> [Problem set]
1 - In the articles of amendment, at what conversion rate is the Preferred Stock converted into Common Stock?
2 - Rewrite the rows from the one holding "Which is (x=381, y=59)" through the last row, inclusive, changing "black leather shoe" to "brown leather shoe" and leaving everything else the same.

> [Reading passage]
= = =

NEW FRONTIER ENERGY, INC.

 

AMENDING THE DESIGNATIONS OF RIGHTS AND PREFERENCES

OF THE SERIES B 12% CUMULATIVE CONVERTIBLE PREFERRED STOCK

 

 

 

Pursuant to Sec. 7-110-106 of the Colorado Business Corporation Act, these Articles of Amendment to the Articles of Incorporation of New Frontier Energy, Inc. (the “Corporation”) are delivered to the Colorado Secretary of State for filing.

 

FIRST:           The name of the Corporation is New Frontier Energy, Inc.

 

SECOND:        New Frontier Energy, Inc., a corporation organized and existing under the laws of the State of Colorado, hereby certifies that the following amendment to its Articles of Incorporation was duly adopted on August 31, 2012 upon receipt of the approval of shareholders holding the majority of the outstanding Series B 12% Cumulative Convertible Preferred Stock (“Preferred Stock”) as required pursuant to its Articles of Incorporation, as amended, and by the Colorado Business Corporation Act.

 

The designation of rights and preferences of the Preferred Stock shall be amended such that:

 

As of the close of business on August 31, 2012, the stated value and all accrued but unpaid dividends of the outstanding Preferred Stock shall be converted into the Common Stock of the Corporation at a conversion rate of $0.22 per share of Common Stock.

 

The outstanding Preferred Stock shall be converted into Common Stock automatically, without any further action by the holders of the Preferred Stock. However, the Corporation will not be obligated to issue certificates evidencing the shares of Common Stock issuable upon conversion unless the relevant Preferred Stock share certificates are either (i) delivered to the Corporation, or (ii) the holder of said Preferred Stock notifies the Corporation that the Preferred Stock share certificates have been lost, stolen or destroyed and executes an agreement satisfactory to the Corporation to indemnify the Corporation from any loss incurred by it in connection with such certificates.

 

No fractional shares of Common Stock shall be issued upon conversion of the shares of Preferred Stock. The Corporation shall make an adjustment in respect of any fractional shares of Common Stock which would otherwise be issuable upon conversion by rounding up to the next full share.

= = =

> [Available records]

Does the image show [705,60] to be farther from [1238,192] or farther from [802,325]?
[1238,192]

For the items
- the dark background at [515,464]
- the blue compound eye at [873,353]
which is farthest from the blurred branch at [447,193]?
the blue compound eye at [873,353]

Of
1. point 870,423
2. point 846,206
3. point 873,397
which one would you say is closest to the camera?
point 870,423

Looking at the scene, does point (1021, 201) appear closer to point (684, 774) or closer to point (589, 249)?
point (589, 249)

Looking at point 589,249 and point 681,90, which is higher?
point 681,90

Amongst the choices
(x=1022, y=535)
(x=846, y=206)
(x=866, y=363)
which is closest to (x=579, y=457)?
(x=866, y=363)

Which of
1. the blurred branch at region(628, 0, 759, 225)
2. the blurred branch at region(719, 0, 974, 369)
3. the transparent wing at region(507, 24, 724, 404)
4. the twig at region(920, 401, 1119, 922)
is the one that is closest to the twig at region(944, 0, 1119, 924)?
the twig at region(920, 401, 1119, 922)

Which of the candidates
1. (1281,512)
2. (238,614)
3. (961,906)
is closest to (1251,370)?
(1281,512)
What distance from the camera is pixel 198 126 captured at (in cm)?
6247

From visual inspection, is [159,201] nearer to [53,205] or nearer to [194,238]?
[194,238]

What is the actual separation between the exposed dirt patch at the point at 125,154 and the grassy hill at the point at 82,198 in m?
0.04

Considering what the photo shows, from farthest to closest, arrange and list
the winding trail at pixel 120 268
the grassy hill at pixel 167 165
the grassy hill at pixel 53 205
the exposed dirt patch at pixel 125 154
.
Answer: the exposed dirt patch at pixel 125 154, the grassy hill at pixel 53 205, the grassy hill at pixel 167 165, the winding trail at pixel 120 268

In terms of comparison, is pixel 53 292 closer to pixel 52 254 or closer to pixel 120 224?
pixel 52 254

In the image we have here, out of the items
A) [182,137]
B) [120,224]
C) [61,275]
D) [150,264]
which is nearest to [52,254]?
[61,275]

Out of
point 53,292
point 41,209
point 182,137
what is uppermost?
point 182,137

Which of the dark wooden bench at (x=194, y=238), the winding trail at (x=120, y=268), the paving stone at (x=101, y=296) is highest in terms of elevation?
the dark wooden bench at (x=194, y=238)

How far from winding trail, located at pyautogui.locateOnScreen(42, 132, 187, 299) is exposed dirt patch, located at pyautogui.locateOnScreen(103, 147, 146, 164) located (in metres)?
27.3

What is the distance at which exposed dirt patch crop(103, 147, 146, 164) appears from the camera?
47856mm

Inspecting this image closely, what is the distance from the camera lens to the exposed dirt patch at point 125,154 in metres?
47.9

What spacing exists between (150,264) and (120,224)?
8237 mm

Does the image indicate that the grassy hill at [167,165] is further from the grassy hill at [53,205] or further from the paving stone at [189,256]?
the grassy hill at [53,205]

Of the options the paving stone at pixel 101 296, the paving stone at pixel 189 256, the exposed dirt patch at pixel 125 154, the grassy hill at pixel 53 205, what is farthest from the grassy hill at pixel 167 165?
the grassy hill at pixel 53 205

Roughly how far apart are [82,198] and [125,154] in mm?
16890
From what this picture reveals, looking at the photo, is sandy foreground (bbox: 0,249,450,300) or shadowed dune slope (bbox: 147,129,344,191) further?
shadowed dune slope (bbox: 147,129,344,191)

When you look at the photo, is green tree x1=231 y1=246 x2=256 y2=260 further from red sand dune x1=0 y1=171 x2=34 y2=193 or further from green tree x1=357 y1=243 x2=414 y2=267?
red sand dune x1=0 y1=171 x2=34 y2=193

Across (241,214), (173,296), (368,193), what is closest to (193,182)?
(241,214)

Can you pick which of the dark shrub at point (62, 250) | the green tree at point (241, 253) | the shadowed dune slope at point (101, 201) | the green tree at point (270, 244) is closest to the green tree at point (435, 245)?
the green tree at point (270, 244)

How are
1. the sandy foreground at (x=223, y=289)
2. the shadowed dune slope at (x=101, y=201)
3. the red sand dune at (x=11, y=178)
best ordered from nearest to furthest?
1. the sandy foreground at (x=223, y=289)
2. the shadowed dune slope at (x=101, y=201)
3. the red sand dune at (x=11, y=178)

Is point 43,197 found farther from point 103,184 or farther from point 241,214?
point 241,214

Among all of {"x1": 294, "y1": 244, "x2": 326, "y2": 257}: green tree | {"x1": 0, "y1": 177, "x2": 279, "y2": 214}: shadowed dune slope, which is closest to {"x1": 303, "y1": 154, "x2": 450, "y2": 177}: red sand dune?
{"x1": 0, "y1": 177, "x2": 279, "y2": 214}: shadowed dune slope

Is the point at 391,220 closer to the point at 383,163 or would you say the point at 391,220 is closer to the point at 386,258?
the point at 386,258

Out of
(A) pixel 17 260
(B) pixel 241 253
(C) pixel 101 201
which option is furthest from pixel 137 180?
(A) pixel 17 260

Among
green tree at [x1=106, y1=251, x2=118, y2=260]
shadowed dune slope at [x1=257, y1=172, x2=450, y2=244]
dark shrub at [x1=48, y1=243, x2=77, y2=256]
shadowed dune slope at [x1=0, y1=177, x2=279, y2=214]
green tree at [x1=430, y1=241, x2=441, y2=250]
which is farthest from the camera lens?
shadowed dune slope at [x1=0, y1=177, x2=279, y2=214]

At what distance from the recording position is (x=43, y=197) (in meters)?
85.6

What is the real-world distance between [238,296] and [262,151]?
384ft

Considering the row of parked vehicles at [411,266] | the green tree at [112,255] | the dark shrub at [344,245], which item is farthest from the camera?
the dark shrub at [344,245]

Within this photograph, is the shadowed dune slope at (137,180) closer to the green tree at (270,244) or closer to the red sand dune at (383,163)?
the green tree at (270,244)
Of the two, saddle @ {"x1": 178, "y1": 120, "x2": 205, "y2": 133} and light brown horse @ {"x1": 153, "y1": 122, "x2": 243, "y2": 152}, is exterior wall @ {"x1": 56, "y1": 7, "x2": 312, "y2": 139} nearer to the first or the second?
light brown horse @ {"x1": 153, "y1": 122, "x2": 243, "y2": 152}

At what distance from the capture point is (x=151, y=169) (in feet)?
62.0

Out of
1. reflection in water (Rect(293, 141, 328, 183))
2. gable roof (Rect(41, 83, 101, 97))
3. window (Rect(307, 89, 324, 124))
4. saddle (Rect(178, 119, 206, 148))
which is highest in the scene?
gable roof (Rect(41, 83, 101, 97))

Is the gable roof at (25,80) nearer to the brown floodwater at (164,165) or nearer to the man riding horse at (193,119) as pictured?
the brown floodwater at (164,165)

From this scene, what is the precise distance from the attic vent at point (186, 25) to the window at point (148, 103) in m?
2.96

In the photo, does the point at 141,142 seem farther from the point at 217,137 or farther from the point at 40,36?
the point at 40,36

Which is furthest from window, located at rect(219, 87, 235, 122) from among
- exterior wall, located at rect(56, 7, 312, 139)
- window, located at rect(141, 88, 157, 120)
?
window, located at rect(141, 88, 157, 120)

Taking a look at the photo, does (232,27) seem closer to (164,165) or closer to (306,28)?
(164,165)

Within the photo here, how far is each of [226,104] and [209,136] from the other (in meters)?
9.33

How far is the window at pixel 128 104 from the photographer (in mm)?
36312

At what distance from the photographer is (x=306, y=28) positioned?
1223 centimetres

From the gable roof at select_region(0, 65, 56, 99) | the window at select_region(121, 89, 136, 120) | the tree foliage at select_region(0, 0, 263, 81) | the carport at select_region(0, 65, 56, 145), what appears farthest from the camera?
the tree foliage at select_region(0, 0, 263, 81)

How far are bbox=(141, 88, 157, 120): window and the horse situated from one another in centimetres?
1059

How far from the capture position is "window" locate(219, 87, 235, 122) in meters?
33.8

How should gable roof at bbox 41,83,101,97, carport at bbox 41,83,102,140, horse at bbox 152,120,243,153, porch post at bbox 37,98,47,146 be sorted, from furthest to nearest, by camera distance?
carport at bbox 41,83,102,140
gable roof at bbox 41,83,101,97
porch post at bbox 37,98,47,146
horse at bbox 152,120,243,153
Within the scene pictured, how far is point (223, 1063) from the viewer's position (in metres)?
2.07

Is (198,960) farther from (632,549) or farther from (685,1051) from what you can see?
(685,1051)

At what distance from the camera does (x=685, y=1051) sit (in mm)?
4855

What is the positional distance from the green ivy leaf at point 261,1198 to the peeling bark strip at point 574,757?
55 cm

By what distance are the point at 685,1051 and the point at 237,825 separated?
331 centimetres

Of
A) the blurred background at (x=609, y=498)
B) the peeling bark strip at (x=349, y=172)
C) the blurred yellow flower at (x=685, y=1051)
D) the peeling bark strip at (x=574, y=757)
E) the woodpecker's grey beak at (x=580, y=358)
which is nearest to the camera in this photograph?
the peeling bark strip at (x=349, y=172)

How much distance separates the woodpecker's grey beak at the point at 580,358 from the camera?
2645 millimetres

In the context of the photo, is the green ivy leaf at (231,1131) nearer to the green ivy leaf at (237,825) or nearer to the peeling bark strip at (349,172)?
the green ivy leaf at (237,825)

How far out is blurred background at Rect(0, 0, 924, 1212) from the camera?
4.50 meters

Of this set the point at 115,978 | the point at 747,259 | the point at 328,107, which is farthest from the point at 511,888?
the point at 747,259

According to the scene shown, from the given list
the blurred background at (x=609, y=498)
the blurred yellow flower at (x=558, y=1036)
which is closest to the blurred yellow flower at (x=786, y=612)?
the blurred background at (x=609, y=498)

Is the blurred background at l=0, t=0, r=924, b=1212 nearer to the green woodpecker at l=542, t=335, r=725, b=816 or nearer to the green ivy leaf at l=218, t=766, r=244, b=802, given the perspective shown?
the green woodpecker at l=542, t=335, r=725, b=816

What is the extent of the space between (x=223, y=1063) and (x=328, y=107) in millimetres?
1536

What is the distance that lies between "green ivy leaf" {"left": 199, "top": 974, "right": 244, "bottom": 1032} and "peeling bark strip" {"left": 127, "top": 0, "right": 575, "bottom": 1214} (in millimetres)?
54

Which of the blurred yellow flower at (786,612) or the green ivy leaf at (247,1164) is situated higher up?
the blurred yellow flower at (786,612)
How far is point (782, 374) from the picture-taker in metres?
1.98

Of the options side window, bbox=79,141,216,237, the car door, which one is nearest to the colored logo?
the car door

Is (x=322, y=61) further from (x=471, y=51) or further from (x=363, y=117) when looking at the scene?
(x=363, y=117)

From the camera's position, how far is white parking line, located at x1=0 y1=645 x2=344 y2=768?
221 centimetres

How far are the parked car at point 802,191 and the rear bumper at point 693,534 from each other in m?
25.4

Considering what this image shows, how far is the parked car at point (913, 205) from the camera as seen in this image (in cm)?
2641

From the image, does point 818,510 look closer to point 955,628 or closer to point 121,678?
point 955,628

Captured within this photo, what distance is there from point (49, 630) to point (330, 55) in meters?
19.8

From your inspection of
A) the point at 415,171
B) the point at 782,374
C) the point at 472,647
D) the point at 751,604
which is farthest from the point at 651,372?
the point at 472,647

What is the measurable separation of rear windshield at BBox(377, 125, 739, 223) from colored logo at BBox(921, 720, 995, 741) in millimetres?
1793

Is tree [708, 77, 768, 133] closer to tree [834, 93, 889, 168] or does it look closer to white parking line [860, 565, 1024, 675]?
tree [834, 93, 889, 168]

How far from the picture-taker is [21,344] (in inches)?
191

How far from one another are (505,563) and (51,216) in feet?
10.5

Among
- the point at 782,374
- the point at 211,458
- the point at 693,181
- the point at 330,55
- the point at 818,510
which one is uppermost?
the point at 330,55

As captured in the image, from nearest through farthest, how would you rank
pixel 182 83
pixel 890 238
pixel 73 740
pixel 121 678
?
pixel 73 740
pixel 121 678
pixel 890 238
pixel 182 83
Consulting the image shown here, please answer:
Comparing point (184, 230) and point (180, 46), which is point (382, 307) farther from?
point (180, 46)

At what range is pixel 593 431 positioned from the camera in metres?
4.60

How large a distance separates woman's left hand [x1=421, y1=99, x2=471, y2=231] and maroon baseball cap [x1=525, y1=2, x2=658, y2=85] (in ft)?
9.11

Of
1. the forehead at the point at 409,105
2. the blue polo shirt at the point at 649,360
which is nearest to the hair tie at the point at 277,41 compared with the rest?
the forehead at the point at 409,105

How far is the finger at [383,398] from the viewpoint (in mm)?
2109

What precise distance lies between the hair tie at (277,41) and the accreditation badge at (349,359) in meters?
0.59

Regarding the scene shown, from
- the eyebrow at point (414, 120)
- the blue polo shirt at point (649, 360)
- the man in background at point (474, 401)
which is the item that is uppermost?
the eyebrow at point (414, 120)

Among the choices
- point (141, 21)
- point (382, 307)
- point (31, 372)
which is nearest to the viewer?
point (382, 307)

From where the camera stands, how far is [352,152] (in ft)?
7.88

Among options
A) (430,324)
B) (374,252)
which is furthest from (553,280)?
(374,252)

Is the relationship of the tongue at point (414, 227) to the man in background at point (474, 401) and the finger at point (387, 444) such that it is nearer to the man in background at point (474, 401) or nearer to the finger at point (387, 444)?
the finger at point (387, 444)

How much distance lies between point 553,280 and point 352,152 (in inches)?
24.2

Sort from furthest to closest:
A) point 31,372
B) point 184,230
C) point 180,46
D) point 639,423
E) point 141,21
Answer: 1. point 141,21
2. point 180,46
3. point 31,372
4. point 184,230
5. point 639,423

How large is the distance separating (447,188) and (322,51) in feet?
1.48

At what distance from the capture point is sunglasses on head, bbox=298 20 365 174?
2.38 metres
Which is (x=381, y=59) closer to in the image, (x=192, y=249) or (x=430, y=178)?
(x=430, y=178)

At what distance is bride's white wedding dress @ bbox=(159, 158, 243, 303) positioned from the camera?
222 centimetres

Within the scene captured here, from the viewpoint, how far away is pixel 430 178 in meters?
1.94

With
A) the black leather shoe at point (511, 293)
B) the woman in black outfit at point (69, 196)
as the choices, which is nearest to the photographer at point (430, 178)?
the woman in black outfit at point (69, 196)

= = =

> [Expected results]
1 - $0.22 per share of Common Stock.

2 -
Which is (x=381, y=59) closer to in the image, (x=192, y=249) or (x=430, y=178)?
(x=430, y=178)

At what distance is bride's white wedding dress @ bbox=(159, 158, 243, 303) positioned from the camera?
222 centimetres

Within the scene captured here, from the viewpoint, how far away is pixel 430 178 in meters?
1.94

With
A) the brown leather shoe at point (511, 293)
B) the woman in black outfit at point (69, 196)
as the choices, which is nearest to the photographer at point (430, 178)?
the woman in black outfit at point (69, 196)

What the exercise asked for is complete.